The Concord site is not as polluted as many other bases. The most widespread toxin is arsenic, used around the bunkers as an herbicide. But the arsenic does not travel; it sits in the top few inches of soil, which thus can be easily cleaned.
But other areas of require more serious work. One example: "Approximately 174 acres of explosive ordnance disposal areas (burn pits) potentially contain spent (exploded) munitions or munitions constituents," according to the city's environmental review.
Public benefit
Developers might not be the only ones taking over parts of the base. The city hopes the Navy will give away large portions of the land under the "public benefit" part of base closure law for a regional park, a university campus and a public safety training center. The East Bay Regional Park District, ÂãÁÄÖ±²¥ and Contra Costa County have requested the parcels; the regional park would make up nearly half the site.

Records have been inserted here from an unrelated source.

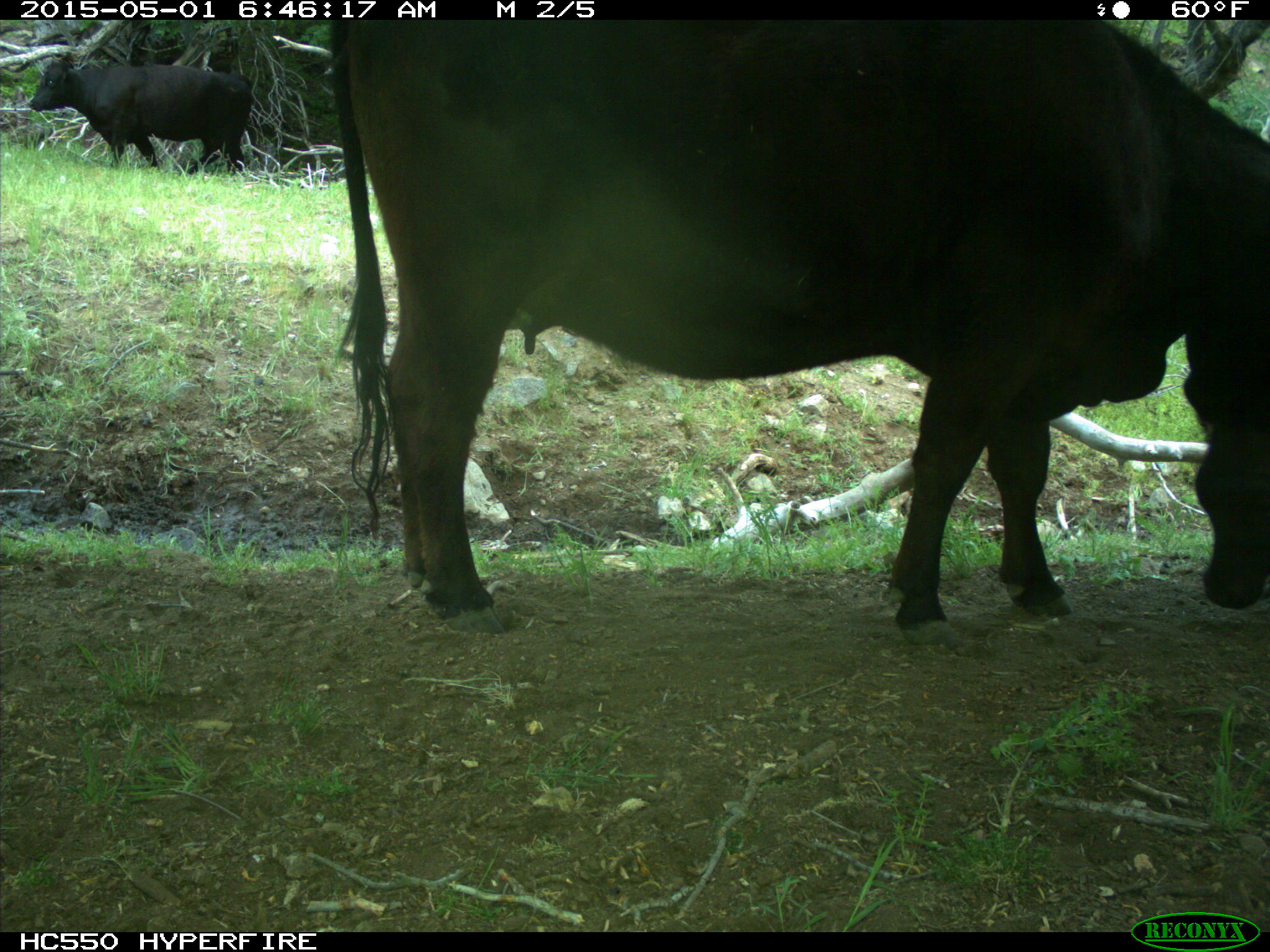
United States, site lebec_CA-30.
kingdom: Animalia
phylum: Chordata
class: Mammalia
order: Artiodactyla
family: Bovidae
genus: Bos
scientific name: Bos taurus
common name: domestic cow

On one hand, the Navy is not required to give any land to anyone. That's where the negotiations come in, Wright said.
"It may require us to align all of our state- and federal-level political support to make those things come to pass," he said.
U.S. Rep. George Miller, D-Martinez, will stay involved in the closure process to make sure the community benefits, as he did with Mare Island in Vallejo, wrote Daniel Weiss, Miller's chief of staff, in an e-mail.
On the other hand, the city still creates zoning laws. So even if the Navy auctioned off the whole property, city zoning would still define those 2,300 acres as open space.
That would set the stage for negotiations with developers. At the El Toro base, Lennar bought the whole 3,718 acres, but it gave 1,300 of those acres and millions of dollars to Irvine for a park in exchange for rights to develop the rest of the base.
Subject to change
Nothing has yet been decided. Federal laws on base closure can change with actions of Congress — as they did in December — and preferences in the military can shift as presidential administrations change.
In the 1990s, when the Alameda Naval Air Station closed, the military often just gave land away to local cities, leaving the cities with more cleanup responsibility. Then, in the last decade, the public auction came into favor.
But with the December rules change, the Navy again has the option to give land to the city for free or a bargain price.
"Frankly, the city may in fact push the Navy for some parcels to be transferred that way. We just haven't gotten to the point of evaluating or determining if it's a good thing," Wright said. "I don't see the city going down a path where the entire site would move that way, but that could be what the Navy wants to do."
The Associated Press contributed to this story.
IF YOU'RE GOING
* what: Final hearing on the future of the Concord Naval Weapons Station.
* when: 6:30 p.m. Tuesday.
* where: Concord Senior Center, Wisteria Room, 2727 Parkside Circle, Concord.